» THE TASK
Each entry must appear again exactly as it does in the source.

Stored items

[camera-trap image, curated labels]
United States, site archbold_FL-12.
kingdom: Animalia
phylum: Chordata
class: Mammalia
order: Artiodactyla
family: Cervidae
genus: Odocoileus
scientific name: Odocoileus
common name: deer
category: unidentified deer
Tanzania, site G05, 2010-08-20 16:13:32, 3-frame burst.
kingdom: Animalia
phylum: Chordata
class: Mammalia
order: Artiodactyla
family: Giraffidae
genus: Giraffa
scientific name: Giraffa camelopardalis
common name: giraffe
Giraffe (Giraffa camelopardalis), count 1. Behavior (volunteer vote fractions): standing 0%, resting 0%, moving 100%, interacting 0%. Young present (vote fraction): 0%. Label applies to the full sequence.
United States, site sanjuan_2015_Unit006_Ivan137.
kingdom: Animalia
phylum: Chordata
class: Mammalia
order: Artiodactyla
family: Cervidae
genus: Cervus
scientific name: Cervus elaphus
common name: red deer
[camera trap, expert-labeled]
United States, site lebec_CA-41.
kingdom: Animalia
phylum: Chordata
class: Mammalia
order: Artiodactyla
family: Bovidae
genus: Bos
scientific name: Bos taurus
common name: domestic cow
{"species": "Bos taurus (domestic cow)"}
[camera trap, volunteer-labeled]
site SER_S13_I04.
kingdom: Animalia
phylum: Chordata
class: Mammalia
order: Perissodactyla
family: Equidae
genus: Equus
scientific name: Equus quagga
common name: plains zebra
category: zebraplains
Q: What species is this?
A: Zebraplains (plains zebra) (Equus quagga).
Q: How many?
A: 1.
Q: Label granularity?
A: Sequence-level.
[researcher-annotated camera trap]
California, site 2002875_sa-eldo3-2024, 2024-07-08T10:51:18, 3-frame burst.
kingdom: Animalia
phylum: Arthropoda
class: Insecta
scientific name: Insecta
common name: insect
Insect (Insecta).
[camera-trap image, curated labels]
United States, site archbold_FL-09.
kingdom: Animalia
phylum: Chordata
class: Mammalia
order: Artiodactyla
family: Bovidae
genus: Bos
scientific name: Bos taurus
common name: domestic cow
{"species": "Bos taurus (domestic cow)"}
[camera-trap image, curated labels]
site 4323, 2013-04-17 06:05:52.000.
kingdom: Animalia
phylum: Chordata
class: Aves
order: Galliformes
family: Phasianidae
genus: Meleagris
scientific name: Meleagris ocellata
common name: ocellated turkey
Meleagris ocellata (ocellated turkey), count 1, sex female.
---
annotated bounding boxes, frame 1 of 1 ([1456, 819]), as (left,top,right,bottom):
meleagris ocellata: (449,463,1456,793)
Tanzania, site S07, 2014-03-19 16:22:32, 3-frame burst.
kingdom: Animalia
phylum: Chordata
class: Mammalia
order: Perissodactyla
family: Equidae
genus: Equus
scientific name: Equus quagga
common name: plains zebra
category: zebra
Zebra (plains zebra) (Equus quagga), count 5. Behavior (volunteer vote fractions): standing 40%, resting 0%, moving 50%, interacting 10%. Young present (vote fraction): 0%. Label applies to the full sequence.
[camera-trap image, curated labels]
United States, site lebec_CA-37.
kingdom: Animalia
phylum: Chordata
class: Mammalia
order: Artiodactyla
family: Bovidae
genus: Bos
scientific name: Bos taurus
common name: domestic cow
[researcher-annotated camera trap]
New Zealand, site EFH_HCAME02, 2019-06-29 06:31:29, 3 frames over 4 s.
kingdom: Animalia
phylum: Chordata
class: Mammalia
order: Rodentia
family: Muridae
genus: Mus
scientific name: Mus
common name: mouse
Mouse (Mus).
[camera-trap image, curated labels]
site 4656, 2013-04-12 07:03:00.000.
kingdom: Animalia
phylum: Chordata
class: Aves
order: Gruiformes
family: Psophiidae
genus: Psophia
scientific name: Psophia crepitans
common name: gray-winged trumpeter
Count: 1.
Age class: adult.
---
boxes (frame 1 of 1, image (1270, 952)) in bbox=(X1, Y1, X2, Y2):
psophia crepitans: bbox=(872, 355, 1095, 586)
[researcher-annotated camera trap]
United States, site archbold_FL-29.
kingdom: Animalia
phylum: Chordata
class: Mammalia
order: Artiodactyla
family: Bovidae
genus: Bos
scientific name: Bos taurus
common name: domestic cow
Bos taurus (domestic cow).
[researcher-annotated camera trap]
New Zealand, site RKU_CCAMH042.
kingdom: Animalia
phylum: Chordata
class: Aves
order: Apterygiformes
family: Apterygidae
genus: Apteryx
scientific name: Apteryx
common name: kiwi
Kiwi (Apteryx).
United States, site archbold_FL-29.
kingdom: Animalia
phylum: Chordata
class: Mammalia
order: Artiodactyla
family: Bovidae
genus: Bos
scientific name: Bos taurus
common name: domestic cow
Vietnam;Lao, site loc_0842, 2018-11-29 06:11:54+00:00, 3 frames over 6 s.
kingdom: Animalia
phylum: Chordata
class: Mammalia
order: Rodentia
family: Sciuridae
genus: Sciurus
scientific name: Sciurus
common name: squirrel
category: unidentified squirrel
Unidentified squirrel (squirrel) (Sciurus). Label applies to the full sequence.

» SOLUTION FOR THIS PROBLEM
[camera-trap image, curated labels]
United States, site archbold_FL-12.
kingdom: Animalia
phylum: Chordata
class: Mammalia
order: Artiodactyla
family: Cervidae
genus: Odocoileus
scientific name: Odocoileus
common name: deer
category: unidentified deer
Tanzania, site G05, 2010-08-20 16:13:32, 3-frame burst.
kingdom: Animalia
phylum: Chordata
class: Mammalia
order: Artiodactyla
family: Giraffidae
genus: Giraffa
scientific name: Giraffa camelopardalis
common name: giraffe
Giraffe (Giraffa camelopardalis), count 1. Behavior (volunteer vote fractions): standing 0%, resting 0%, moving 100%, interacting 0%. Young present (vote fraction): 0%. Label applies to the full sequence.
United States, site sanjuan_2015_Unit006_Ivan137.
kingdom: Animalia
phylum: Chordata
class: Mammalia
order: Artiodactyla
family: Cervidae
genus: Cervus
scientific name: Cervus elaphus
common name: red deer
[camera trap, expert-labeled]
United States, site lebec_CA-41.
kingdom: Animalia
phylum: Chordata
class: Mammalia
order: Artiodactyla
family: Bovidae
genus: Bos
scientific name: Bos taurus
common name: domestic cow
{"species": "Bos taurus (domestic cow)"}
[camera trap, volunteer-labeled]
site SER_S13_I04.
kingdom: Animalia
phylum: Chordata
class: Mammalia
order: Perissodactyla
family: Equidae
genus: Equus
scientific name: Equus quagga
common name: plains zebra
category: zebraplains
Q: What species is this?
A: Zebraplains (plains zebra) (Equus quagga).
Q: How many?
A: 1.
Q: Label granularity?
A: Sequence-level.
[researcher-annotated camera trap]
California, site 2002875_sa-eldo3-2024, 2024-07-08T10:51:18, 3-frame burst.
kingdom: Animalia
phylum: Arthropoda
class: Insecta
scientific name: Insecta
common name: insect
Insect (Insecta).
[camera-trap image, curated labels]
United States, site archbold_FL-09.
kingdom: Animalia
phylum: Chordata
class: Mammalia
order: Artiodactyla
family: Bovidae
genus: Bos
scientific name: Bos taurus
common name: domestic cow
{"species": "Bos taurus (domestic cow)"}
[camera-trap image, curated labels]
site 4323, 2013-04-17 06:05:52.000.
kingdom: Animalia
phylum: Chordata
class: Aves
order: Galliformes
family: Phasianidae
genus: Meleagris
scientific name: Meleagris ocellata
common name: ocellated turkey
Meleagris ocellata (ocellated turkey), count 1, sex female.
---
annotated bounding boxes, frame 1 of 1 ([1456, 819]), as (left,top,right,bottom):
meleagris ocellata: (449,463,1456,793)
Tanzania, site S07, 2014-03-19 16:22:32, 3-frame burst.
kingdom: Animalia
phylum: Chordata
class: Mammalia
order: Perissodactyla
family: Equidae
genus: Equus
scientific name: Equus quagga
common name: plains zebra
category: zebra
Zebra (plains zebra) (Equus quagga), count 5. Behavior (volunteer vote fractions): standing 40%, resting 0%, moving 50%, interacting 10%. Young present (vote fraction): 0%. Label applies to the full sequence.
[camera-trap image, curated labels]
United States, site lebec_CA-37.
kingdom: Animalia
phylum: Chordata
class: Mammalia
order: Artiodactyla
family: Bovidae
genus: Bos
scientific name: Bos taurus
common name: domestic cow
[researcher-annotated camera trap]
New Zealand, site EFH_HCAME02, 2019-06-29 06:31:29, 3 frames over 4 s.
kingdom: Animalia
phylum: Chordata
class: Mammalia
order: Rodentia
family: Muridae
genus: Mus
scientific name: Mus
common name: mouse
Mouse (Mus).
[camera-trap image, curated labels]
site 4656, 2013-04-12 07:03:00.000.
kingdom: Animalia
phylum: Chordata
class: Aves
order: Gruiformes
family: Psophiidae
genus: Psophia
scientific name: Psophia crepitans
common name: gray-winged trumpeter
Count: 1.
Age class: adult.
---
boxes (frame 1 of 1, image (1270, 952)) in bbox=(X1, Y1, X2, Y2):
psophia crepitans: bbox=(872, 355, 1095, 586)
[researcher-annotated camera trap]
United States, site archbold_FL-29.
kingdom: Animalia
phylum: Chordata
class: Mammalia
order: Artiodactyla
family: Bovidae
genus: Bos
scientific name: Bos taurus
common name: domestic cow
Bos taurus (domestic cow).
[researcher-annotated camera trap]
New Zealand, site RKU_CCAMH042.
kingdom: Animalia
phylum: Chordata
class: Aves
order: Apterygiformes
family: Apterygidae
genus: Apteryx
scientific name: Apteryx
common name: kiwi
Kiwi (Apteryx).
United States, site archbold_FL-29.
kingdom: Animalia
phylum: Chordata
class: Mammalia
order: Artiodactyla
family: Bovidae
genus: Bos
scientific name: Bos taurus
common name: domestic cow
Vietnam;Lao, site loc_0842, 2018-11-29 06:11:54+00:00, 3 frames over 6 s.
kingdom: Animalia
phylum: Chordata
class: Mammalia
order: Rodentia
family: Sciuridae
genus: Sciurus
scientific name: Sciurus
common name: squirrel
category: unidentified squirrel
Unidentified squirrel (squirrel) (Sciurus). Label applies to the full sequence.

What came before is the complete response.